Schrödinger's formulation was qualitative but precise. A living system is an open system that maintains its highly improbable state by feeding on negative entropy — on gradients, sunlight, chemical bonds, and structural order in food. This is not a violation of the second law of thermodynamics, which applies only to closed systems. It is a local circumvention: the organism decreases its own entropy by increasing the entropy of its environment more than it decreases its own.

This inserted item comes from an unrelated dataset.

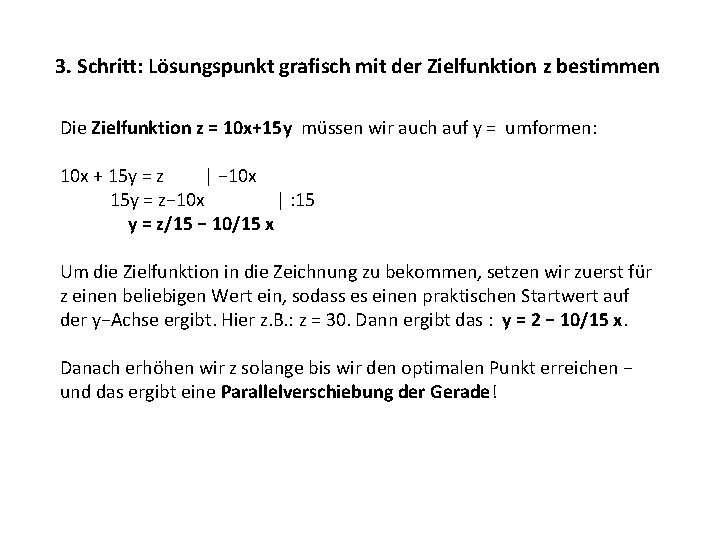 3. Schritt: Lösungspunkt grafisch mit der Zielfunktion z bestimmen Die Zielfunktion z = 10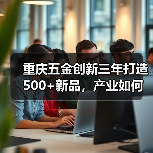 重庆五金创新三年打造500+新品,产业如何实现跨越式发展?(图4) 重庆五金创新三年打造500+新品,产业如何实现跨越式发展?(图4)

The concept was later formalized by Ilya Prigogine in his theory of dissipative structures — systems that maintain order by exporting entropy. Prigogine showed that far from equilibrium, matter can spontaneously organize into structures that are both stable and dynamic: convection cells, chemical clocks, living cells. These structures are not equilibrium states. They are non-equilibrium steady states, maintained by continuous energy and matter flow. The genetic code, the cell membrane, the metabolic network — each is a dissipative structure whose persistence is paid for in entropy export.

The Conceptual Risk

The danger with negentropy is the temptation to treat it as a magic substance — a vital force dressed in thermodynamic clothing. It is not. Negentropy is not a thing that organisms possess. It is a measure of what they do: the rate at which they import and use order. An organism that stops consuming negentropy dies not because it runs out of a substance but because it can no longer pay the thermodynamic debt of its own organization.

The deeper question — whether negentropy is a sufficient condition for life, or merely a necessary one — remains open. A crystal imports no negentropy and is not alive. A flame imports negentropy and is not alive. The gap between dissipative structure and autopoietic system — between order maintained by flow and order that produces itself — is the boundary where systems biology and philosophy still meet.